◆ PROBLEM REQUIREMENTS
Reproduce every one of the entries below word for word, with no changes.

>> Begin RECORDS PROVIDED

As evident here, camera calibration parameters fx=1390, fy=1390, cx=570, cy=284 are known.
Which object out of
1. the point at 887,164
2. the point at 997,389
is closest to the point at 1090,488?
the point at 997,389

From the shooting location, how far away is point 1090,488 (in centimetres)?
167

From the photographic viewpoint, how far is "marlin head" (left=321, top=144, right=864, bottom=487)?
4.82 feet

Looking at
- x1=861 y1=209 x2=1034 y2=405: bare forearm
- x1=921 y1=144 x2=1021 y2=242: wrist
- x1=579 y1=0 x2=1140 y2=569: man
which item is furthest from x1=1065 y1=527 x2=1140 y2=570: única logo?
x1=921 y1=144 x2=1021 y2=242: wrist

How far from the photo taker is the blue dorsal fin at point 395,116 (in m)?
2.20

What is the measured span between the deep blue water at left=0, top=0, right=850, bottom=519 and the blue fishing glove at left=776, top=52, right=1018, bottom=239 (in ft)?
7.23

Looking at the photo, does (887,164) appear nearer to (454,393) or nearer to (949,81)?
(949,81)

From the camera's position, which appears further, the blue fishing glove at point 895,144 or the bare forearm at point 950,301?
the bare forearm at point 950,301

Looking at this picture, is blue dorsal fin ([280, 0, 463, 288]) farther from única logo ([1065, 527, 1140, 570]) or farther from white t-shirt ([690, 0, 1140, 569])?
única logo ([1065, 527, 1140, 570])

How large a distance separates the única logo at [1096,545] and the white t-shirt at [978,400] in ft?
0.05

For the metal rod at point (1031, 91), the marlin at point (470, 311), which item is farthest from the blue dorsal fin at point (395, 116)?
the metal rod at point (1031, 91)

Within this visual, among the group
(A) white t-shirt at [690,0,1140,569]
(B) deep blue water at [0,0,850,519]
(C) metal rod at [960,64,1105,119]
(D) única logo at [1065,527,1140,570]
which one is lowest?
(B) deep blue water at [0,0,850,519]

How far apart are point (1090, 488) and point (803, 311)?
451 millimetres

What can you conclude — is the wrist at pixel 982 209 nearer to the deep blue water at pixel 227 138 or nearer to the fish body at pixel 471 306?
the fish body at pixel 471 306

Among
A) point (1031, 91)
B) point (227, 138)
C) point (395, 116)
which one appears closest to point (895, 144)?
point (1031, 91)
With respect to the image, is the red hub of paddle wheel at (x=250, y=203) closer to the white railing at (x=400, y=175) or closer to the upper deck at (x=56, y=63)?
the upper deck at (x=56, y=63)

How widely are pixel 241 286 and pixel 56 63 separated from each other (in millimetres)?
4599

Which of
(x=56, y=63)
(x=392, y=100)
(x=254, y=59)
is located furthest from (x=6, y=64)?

>> End RECORDS PROVIDED

◆ REPLY
As evident here, camera calibration parameters fx=1390, fy=1390, cx=570, cy=284 are known.
Which object out of
1. the point at 887,164
2. the point at 997,389
is closest to the point at 1090,488?
the point at 997,389

From the shooting location, how far away is point 1090,488 (in centimetres)?
167

From the photographic viewpoint, how far is "marlin head" (left=321, top=144, right=864, bottom=487)?
4.82 feet

Looking at
- x1=861 y1=209 x2=1034 y2=405: bare forearm
- x1=921 y1=144 x2=1021 y2=242: wrist
- x1=579 y1=0 x2=1140 y2=569: man
which item is furthest from x1=1065 y1=527 x2=1140 y2=570: única logo?
x1=921 y1=144 x2=1021 y2=242: wrist

How far from the photo taker is the blue dorsal fin at point 395,116 (in m)?
2.20

What is the measured span between the deep blue water at left=0, top=0, right=850, bottom=519 and the blue fishing glove at left=776, top=52, right=1018, bottom=239 (in ft)?
7.23

Looking at the photo, does (887,164) appear nearer to (454,393) or nearer to (949,81)?
(949,81)

From the camera's position, which appears further, the blue fishing glove at point 895,144 or the bare forearm at point 950,301?
the bare forearm at point 950,301

Looking at this picture, is blue dorsal fin ([280, 0, 463, 288]) farther from única logo ([1065, 527, 1140, 570]) or farther from white t-shirt ([690, 0, 1140, 569])?
única logo ([1065, 527, 1140, 570])

How large a distance separates the única logo at [1096,545] and the white t-shirt at [978,400] in ft?
0.05

For the metal rod at point (1031, 91), the marlin at point (470, 311), which item is farthest from the blue dorsal fin at point (395, 116)?
the metal rod at point (1031, 91)

Within this visual, among the group
(A) white t-shirt at [690,0,1140,569]
(B) deep blue water at [0,0,850,519]
(C) metal rod at [960,64,1105,119]
(D) única logo at [1065,527,1140,570]
which one is lowest?
(B) deep blue water at [0,0,850,519]

How far apart are point (1090, 488) and point (803, 311)?
451 millimetres

What can you conclude — is the wrist at pixel 982 209 nearer to the deep blue water at pixel 227 138 or nearer to the fish body at pixel 471 306?
the fish body at pixel 471 306

Among
A) point (1031, 91)
B) point (227, 138)
C) point (395, 116)
which one appears closest to point (895, 144)?
point (1031, 91)
With respect to the image, is the red hub of paddle wheel at (x=250, y=203) closer to the white railing at (x=400, y=175) or closer to the upper deck at (x=56, y=63)?
the upper deck at (x=56, y=63)

How widely are pixel 241 286 and pixel 56 63 separated from each other (in millimetres)?
4599

Which of
(x=56, y=63)
(x=392, y=100)
(x=254, y=59)
is located furthest from (x=6, y=64)?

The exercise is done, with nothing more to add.